### [WHAT TO WORK ON]
Quote every sentence in the HDR photography thread below that ends with a question mark.

Originally posted by GUB I have tried to HDR the image but I am a beginner and the results are shite. Too little time to try and get the hang of HDR.
Rich-- you do some HDR -- I did a 3 image bracket with a 2 stop gap. Would that be ball park for this type of image?
I am having no luck with a sensible colour output with it-- mostly a totally different cast.
The program is Luminance HDR on linux.
Hi, assume Rich is me?
In that particular photo I think the power is in the soft feel of it overall. HDR is primarily to capture detail in areas that are wildly different in lighting levels, resulting in an exposure range greater than a camera sensor (but not the necessarily the human eye...) can distinguish. In your case, do you really want to expose the details in the mountain shadow for instance?
I suspect simply pulling down the highlights would be sufficient, or manually exposing a little 'darker' to start with, to protect all the highlights at point of capture. This may introduce some noise in the dark bits however...
Yes, the + and - 2 stops is a pretty standard approach, and the exact required settings are determined by your subject matter. If there is a massive discrepency between light and dark in the scene, then you may have to space these wider apart to capture sufficient detail in each area.

### [DATA EXTRACT]
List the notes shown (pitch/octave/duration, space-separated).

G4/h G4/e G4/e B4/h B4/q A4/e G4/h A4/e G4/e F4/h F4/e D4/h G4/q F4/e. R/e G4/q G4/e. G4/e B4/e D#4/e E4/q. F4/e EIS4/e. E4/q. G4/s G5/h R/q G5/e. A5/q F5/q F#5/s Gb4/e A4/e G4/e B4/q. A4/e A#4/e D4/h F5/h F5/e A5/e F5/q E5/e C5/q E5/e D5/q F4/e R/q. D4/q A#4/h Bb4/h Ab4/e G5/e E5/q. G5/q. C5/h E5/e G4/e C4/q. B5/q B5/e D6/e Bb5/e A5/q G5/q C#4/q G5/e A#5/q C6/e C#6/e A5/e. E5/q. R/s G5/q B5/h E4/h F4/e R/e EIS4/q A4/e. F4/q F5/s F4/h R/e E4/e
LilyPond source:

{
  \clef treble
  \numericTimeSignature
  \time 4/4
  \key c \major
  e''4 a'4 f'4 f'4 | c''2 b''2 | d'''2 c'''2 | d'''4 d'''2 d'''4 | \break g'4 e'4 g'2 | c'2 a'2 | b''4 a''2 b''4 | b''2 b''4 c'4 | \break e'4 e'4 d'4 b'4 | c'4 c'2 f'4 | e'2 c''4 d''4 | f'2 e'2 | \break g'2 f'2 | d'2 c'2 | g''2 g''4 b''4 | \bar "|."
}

### [THE OUTPUT]
1. "Would that be ball park for this type of image?"
2. "Hi, assume Rich is me?"
3. "In your case, do you really want to expose the details in the mountain shadow for instance?"